::: SELECTED TEXT :::

IPL 2022: Mental exhaustion affecting Virat Kohli, accepting current phase with brutal honesty might help him, says sports psychologist Dr. Priyanka Sarkar | Cricket News

NEW DELHI: That Virat Kohli is a modern great day is no secret. The former India captain has over the years wowed cricket fans across the world with his batting prowess.
But just like it has happened to most cricketing greats in the past, Virat too is going through a lean patch. The biggest problem here is that the lean patch has become quite an extended one, going by the very high standards that the fans have become used to seeing Virat set for himself.
A lot has happened over the last eight months or so. He stepped down as India T20I captain, stepped down as RCB captain and was replaced as India ODI captain.
The centuries continue to evade him, but the focus no doubt is more on this simply because over the years he has set the bar so high.

::: DATA SHOWN :::

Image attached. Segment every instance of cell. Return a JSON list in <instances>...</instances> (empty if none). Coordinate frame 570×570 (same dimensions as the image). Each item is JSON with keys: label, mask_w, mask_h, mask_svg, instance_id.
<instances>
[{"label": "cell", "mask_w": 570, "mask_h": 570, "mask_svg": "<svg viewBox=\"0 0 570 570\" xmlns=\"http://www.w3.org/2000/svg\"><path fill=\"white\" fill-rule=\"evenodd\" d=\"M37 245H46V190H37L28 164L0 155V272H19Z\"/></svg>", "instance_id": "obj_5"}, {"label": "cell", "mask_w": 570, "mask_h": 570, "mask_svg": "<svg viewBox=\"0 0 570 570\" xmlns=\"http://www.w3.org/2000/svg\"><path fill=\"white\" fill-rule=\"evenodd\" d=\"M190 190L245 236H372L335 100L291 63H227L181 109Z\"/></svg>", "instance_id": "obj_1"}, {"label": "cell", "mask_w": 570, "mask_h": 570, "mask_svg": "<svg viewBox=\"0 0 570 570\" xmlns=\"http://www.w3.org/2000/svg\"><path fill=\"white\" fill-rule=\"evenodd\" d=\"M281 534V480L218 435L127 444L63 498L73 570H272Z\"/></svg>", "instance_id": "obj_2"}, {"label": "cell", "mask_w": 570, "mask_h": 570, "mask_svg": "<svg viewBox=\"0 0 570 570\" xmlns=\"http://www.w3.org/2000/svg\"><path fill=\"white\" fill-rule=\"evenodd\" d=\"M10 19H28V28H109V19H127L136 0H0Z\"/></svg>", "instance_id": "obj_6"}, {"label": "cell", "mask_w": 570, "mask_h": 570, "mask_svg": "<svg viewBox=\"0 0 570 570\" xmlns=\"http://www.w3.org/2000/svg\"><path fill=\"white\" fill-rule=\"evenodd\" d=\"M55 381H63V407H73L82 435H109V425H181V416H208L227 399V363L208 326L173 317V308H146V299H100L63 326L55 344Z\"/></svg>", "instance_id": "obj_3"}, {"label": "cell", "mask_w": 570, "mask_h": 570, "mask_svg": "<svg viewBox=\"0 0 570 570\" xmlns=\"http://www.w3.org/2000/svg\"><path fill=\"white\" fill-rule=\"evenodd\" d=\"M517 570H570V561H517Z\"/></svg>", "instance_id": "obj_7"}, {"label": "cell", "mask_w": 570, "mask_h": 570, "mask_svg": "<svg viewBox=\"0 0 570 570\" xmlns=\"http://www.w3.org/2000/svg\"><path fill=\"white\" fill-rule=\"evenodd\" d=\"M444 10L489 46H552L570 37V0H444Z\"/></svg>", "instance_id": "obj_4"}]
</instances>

:::

### WRITTEN TASKS
a) In the Virat Kohli article, rewrite the stretch from "A lot has happened" through "bar so high.", putting "hundreds" in place of "centuries".
b) According to the Virat Kohli article, over roughly how long a period has "a lot happened"?
c) List every captaincy that the Virat Kohli article says Kohli gave up or was replaced in.

### SOLUTIONS TO THE EXERCISE
a)
A lot has happened over the last eight months or so. He stepped down as India T20I captain, stepped down as RCB captain and was replaced as India ODI captain.
The hundreds continue to evade him, but the focus no doubt is more on this simply because over the years he has set the bar so high.

b) The last eight months or so.

c)
- India T20I captain
- RCB captain
- India ODI captain